- Work task
Reproduce the entries below in full, word for word.

- The input
□ □ □ □ □
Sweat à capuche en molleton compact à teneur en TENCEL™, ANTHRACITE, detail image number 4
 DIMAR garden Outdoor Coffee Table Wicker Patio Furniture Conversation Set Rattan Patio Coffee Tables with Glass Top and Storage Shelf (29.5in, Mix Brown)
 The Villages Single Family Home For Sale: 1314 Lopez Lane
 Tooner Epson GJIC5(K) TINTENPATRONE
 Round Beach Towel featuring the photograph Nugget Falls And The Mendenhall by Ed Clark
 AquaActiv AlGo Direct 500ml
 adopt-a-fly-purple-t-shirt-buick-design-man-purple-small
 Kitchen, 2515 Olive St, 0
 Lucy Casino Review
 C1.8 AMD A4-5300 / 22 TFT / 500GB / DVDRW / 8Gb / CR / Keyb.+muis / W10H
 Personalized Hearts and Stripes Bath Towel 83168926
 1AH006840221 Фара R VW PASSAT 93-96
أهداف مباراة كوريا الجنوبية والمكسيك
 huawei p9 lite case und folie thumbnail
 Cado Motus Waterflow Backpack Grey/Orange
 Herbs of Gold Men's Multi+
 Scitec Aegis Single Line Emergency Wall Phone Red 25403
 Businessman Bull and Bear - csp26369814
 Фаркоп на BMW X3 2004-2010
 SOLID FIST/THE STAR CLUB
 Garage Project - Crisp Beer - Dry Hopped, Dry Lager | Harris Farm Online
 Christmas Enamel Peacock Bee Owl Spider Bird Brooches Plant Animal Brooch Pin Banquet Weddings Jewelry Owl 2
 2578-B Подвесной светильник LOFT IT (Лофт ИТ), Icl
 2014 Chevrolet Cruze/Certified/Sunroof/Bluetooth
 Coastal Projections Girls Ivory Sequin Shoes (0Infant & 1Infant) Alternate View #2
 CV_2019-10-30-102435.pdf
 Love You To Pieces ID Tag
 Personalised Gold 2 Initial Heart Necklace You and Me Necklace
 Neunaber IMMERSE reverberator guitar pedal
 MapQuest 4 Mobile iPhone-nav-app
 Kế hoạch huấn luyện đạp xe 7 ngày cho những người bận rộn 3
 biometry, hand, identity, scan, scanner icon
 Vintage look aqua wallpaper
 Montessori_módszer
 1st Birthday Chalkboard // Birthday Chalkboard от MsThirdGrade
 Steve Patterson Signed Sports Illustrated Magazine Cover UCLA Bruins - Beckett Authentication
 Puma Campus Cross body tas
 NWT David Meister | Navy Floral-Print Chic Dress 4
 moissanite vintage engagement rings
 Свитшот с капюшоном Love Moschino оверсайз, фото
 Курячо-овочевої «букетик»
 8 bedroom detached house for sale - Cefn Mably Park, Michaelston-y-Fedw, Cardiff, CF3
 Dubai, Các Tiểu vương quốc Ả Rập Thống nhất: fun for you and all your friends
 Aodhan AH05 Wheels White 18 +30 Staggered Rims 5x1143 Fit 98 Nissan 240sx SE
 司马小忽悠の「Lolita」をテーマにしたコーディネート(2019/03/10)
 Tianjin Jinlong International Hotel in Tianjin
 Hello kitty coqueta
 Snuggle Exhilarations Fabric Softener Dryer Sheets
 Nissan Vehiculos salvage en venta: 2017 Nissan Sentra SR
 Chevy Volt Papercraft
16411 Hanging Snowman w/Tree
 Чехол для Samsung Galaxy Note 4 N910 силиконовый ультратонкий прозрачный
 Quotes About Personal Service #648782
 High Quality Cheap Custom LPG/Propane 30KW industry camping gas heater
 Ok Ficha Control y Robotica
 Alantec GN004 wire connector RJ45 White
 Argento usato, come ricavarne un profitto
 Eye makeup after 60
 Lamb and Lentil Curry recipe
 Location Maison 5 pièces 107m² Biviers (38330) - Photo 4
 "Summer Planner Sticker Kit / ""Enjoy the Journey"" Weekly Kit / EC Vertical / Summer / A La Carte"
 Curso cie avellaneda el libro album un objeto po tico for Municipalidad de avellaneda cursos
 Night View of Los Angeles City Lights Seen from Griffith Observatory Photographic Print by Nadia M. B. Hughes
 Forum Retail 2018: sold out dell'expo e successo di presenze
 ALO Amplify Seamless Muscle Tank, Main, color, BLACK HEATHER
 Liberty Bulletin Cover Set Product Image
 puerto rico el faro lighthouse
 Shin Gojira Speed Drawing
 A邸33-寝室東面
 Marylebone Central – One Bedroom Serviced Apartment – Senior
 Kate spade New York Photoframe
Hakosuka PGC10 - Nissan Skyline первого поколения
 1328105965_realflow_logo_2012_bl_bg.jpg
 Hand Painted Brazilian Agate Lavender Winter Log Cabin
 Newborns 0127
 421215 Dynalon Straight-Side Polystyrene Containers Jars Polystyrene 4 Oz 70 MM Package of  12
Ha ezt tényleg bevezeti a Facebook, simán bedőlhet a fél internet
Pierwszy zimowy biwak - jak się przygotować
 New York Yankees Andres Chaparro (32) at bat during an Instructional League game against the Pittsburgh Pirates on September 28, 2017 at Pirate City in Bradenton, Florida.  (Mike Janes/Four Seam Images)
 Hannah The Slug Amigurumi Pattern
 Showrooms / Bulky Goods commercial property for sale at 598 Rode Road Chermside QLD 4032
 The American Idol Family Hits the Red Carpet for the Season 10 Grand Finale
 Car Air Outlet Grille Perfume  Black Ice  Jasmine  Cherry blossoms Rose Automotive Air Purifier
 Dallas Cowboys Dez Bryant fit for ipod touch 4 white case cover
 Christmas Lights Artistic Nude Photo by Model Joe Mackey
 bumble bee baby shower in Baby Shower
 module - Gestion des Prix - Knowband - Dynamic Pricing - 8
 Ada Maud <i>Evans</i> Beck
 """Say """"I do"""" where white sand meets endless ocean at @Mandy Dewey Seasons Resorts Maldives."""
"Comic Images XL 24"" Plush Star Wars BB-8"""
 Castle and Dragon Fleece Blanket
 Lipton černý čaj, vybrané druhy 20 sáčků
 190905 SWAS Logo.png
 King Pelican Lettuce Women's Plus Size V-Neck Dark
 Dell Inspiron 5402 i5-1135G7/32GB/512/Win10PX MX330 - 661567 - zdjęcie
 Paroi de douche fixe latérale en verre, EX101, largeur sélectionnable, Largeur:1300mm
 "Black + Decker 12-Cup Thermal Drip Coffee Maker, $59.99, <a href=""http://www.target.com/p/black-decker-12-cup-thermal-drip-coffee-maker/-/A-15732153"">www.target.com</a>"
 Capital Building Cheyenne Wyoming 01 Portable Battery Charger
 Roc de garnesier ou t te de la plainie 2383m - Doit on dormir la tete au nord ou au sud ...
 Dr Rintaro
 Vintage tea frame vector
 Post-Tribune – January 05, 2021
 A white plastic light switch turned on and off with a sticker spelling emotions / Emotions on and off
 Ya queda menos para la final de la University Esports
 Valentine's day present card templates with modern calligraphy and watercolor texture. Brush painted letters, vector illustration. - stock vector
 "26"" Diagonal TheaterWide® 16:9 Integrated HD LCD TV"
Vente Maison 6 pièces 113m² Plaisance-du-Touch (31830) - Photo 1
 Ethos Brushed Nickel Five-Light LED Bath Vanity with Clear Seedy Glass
□ □ □ □ □
- Exercise solution
Sweat à capuche en molleton compact à teneur en TENCEL™, ANTHRACITE, detail image number 4
 DIMAR garden Outdoor Coffee Table Wicker Patio Furniture Conversation Set Rattan Patio Coffee Tables with Glass Top and Storage Shelf (29.5in, Mix Brown)
 The Villages Single Family Home For Sale: 1314 Lopez Lane
 Tooner Epson GJIC5(K) TINTENPATRONE
 Round Beach Towel featuring the photograph Nugget Falls And The Mendenhall by Ed Clark
 AquaActiv AlGo Direct 500ml
 adopt-a-fly-purple-t-shirt-buick-design-man-purple-small
 Kitchen, 2515 Olive St, 0
 Lucy Casino Review
 C1.8 AMD A4-5300 / 22 TFT / 500GB / DVDRW / 8Gb / CR / Keyb.+muis / W10H
 Personalized Hearts and Stripes Bath Towel 83168926
 1AH006840221 Фара R VW PASSAT 93-96
أهداف مباراة كوريا الجنوبية والمكسيك
 huawei p9 lite case und folie thumbnail
 Cado Motus Waterflow Backpack Grey/Orange
 Herbs of Gold Men's Multi+
 Scitec Aegis Single Line Emergency Wall Phone Red 25403
 Businessman Bull and Bear - csp26369814
 Фаркоп на BMW X3 2004-2010
 SOLID FIST/THE STAR CLUB
 Garage Project - Crisp Beer - Dry Hopped, Dry Lager | Harris Farm Online
 Christmas Enamel Peacock Bee Owl Spider Bird Brooches Plant Animal Brooch Pin Banquet Weddings Jewelry Owl 2
 2578-B Подвесной светильник LOFT IT (Лофт ИТ), Icl
 2014 Chevrolet Cruze/Certified/Sunroof/Bluetooth
 Coastal Projections Girls Ivory Sequin Shoes (0Infant & 1Infant) Alternate View #2
 CV_2019-10-30-102435.pdf
 Love You To Pieces ID Tag
 Personalised Gold 2 Initial Heart Necklace You and Me Necklace
 Neunaber IMMERSE reverberator guitar pedal
 MapQuest 4 Mobile iPhone-nav-app
 Kế hoạch huấn luyện đạp xe 7 ngày cho những người bận rộn 3
 biometry, hand, identity, scan, scanner icon
 Vintage look aqua wallpaper
 Montessori_módszer
 1st Birthday Chalkboard // Birthday Chalkboard от MsThirdGrade
 Steve Patterson Signed Sports Illustrated Magazine Cover UCLA Bruins - Beckett Authentication
 Puma Campus Cross body tas
 NWT David Meister | Navy Floral-Print Chic Dress 4
 moissanite vintage engagement rings
 Свитшот с капюшоном Love Moschino оверсайз, фото
 Курячо-овочевої «букетик»
 8 bedroom detached house for sale - Cefn Mably Park, Michaelston-y-Fedw, Cardiff, CF3
 Dubai, Các Tiểu vương quốc Ả Rập Thống nhất: fun for you and all your friends
 Aodhan AH05 Wheels White 18 +30 Staggered Rims 5x1143 Fit 98 Nissan 240sx SE
 司马小忽悠の「Lolita」をテーマにしたコーディネート(2019/03/10)
 Tianjin Jinlong International Hotel in Tianjin
 Hello kitty coqueta
 Snuggle Exhilarations Fabric Softener Dryer Sheets
 Nissan Vehiculos salvage en venta: 2017 Nissan Sentra SR
 Chevy Volt Papercraft
16411 Hanging Snowman w/Tree
 Чехол для Samsung Galaxy Note 4 N910 силиконовый ультратонкий прозрачный
 Quotes About Personal Service #648782
 High Quality Cheap Custom LPG/Propane 30KW industry camping gas heater
 Ok Ficha Control y Robotica
 Alantec GN004 wire connector RJ45 White
 Argento usato, come ricavarne un profitto
 Eye makeup after 60
 Lamb and Lentil Curry recipe
 Location Maison 5 pièces 107m² Biviers (38330) - Photo 4
 "Summer Planner Sticker Kit / ""Enjoy the Journey"" Weekly Kit / EC Vertical / Summer / A La Carte"
 Curso cie avellaneda el libro album un objeto po tico for Municipalidad de avellaneda cursos
 Night View of Los Angeles City Lights Seen from Griffith Observatory Photographic Print by Nadia M. B. Hughes
 Forum Retail 2018: sold out dell'expo e successo di presenze
 ALO Amplify Seamless Muscle Tank, Main, color, BLACK HEATHER
 Liberty Bulletin Cover Set Product Image
 puerto rico el faro lighthouse
 Shin Gojira Speed Drawing
 A邸33-寝室東面
 Marylebone Central – One Bedroom Serviced Apartment – Senior
 Kate spade New York Photoframe
Hakosuka PGC10 - Nissan Skyline первого поколения
 1328105965_realflow_logo_2012_bl_bg.jpg
 Hand Painted Brazilian Agate Lavender Winter Log Cabin
 Newborns 0127
 421215 Dynalon Straight-Side Polystyrene Containers Jars Polystyrene 4 Oz 70 MM Package of  12
Ha ezt tényleg bevezeti a Facebook, simán bedőlhet a fél internet
Pierwszy zimowy biwak - jak się przygotować
 New York Yankees Andres Chaparro (32) at bat during an Instructional League game against the Pittsburgh Pirates on September 28, 2017 at Pirate City in Bradenton, Florida.  (Mike Janes/Four Seam Images)
 Hannah The Slug Amigurumi Pattern
 Showrooms / Bulky Goods commercial property for sale at 598 Rode Road Chermside QLD 4032
 The American Idol Family Hits the Red Carpet for the Season 10 Grand Finale
 Car Air Outlet Grille Perfume  Black Ice  Jasmine  Cherry blossoms Rose Automotive Air Purifier
 Dallas Cowboys Dez Bryant fit for ipod touch 4 white case cover
 Christmas Lights Artistic Nude Photo by Model Joe Mackey
 bumble bee baby shower in Baby Shower
 module - Gestion des Prix - Knowband - Dynamic Pricing - 8
 Ada Maud <i>Evans</i> Beck
 """Say """"I do"""" where white sand meets endless ocean at @Mandy Dewey Seasons Resorts Maldives."""
"Comic Images XL 24"" Plush Star Wars BB-8"""
 Castle and Dragon Fleece Blanket
 Lipton černý čaj, vybrané druhy 20 sáčků
 190905 SWAS Logo.png
 King Pelican Lettuce Women's Plus Size V-Neck Dark
 Dell Inspiron 5402 i5-1135G7/32GB/512/Win10PX MX330 - 661567 - zdjęcie
 Paroi de douche fixe latérale en verre, EX101, largeur sélectionnable, Largeur:1300mm
 "Black + Decker 12-Cup Thermal Drip Coffee Maker, $59.99, <a href=""http://www.target.com/p/black-decker-12-cup-thermal-drip-coffee-maker/-/A-15732153"">www.target.com</a>"
 Capital Building Cheyenne Wyoming 01 Portable Battery Charger
 Roc de garnesier ou t te de la plainie 2383m - Doit on dormir la tete au nord ou au sud ...
 Dr Rintaro
 Vintage tea frame vector
 Post-Tribune – January 05, 2021
 A white plastic light switch turned on and off with a sticker spelling emotions / Emotions on and off
 Ya queda menos para la final de la University Esports
 Valentine's day present card templates with modern calligraphy and watercolor texture. Brush painted letters, vector illustration. - stock vector
 "26"" Diagonal TheaterWide® 16:9 Integrated HD LCD TV"
Vente Maison 6 pièces 113m² Plaisance-du-Touch (31830) - Photo 1
 Ethos Brushed Nickel Five-Light LED Bath Vanity with Clear Seedy Glass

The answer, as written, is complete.